The exercise:
Pull out each line in the items below that contains the string "gray". Case counts.

Information given:

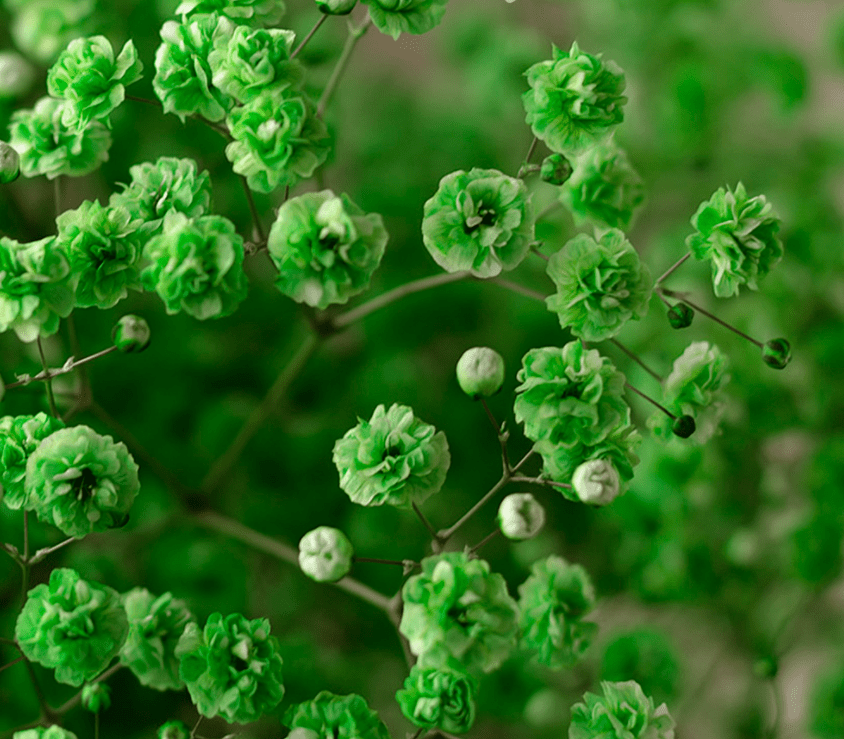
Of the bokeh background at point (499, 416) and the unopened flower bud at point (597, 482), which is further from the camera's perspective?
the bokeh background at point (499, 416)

* * *

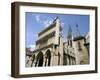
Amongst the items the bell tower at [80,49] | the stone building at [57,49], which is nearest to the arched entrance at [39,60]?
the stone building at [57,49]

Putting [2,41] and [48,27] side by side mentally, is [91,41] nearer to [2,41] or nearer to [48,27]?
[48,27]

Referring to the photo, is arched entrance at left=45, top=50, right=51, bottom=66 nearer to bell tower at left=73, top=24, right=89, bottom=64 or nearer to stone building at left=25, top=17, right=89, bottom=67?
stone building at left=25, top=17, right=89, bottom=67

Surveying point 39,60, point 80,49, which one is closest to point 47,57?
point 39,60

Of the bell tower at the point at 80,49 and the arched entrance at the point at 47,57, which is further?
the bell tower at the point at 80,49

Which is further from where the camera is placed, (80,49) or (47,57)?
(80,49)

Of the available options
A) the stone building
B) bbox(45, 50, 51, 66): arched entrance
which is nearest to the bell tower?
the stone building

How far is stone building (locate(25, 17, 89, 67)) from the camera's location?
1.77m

==

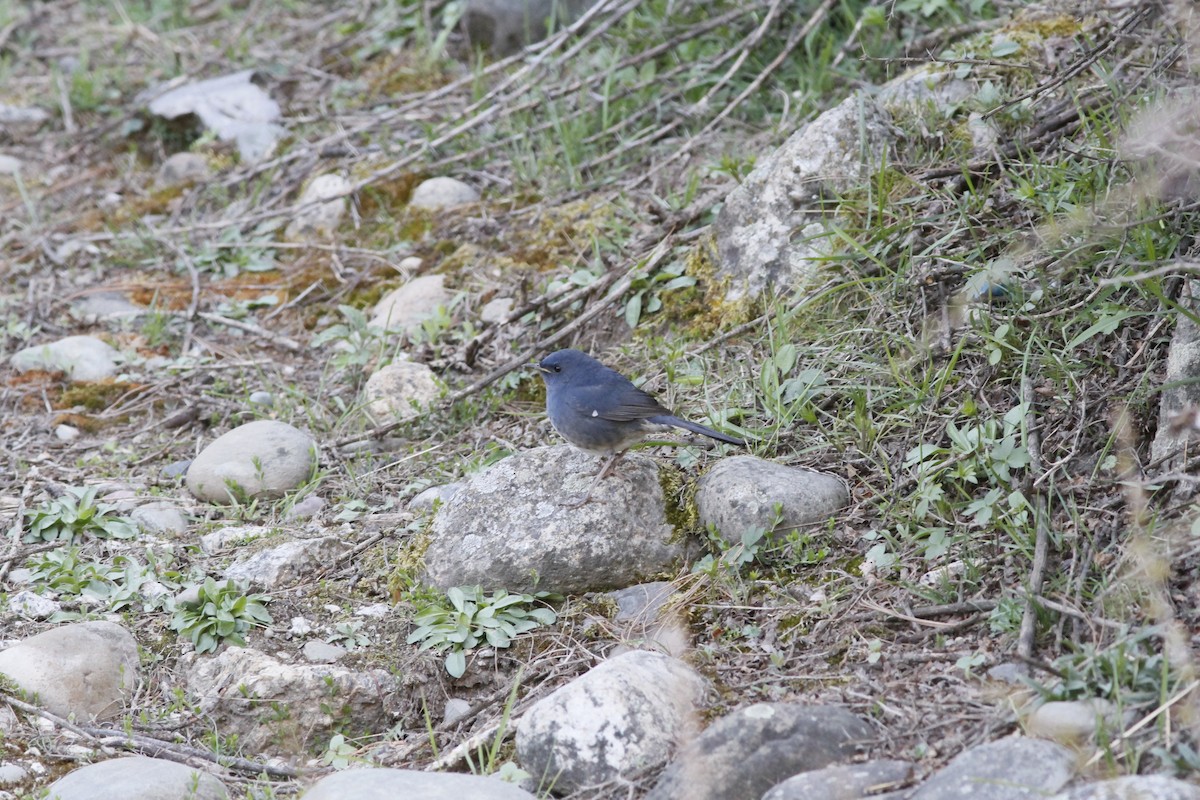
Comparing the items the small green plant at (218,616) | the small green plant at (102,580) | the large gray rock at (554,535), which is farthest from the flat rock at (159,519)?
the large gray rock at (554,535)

Answer to this exercise:
Comparing the items the small green plant at (218,616) | the small green plant at (102,580) | the large gray rock at (554,535), which is farthest from the flat rock at (159,519)?
the large gray rock at (554,535)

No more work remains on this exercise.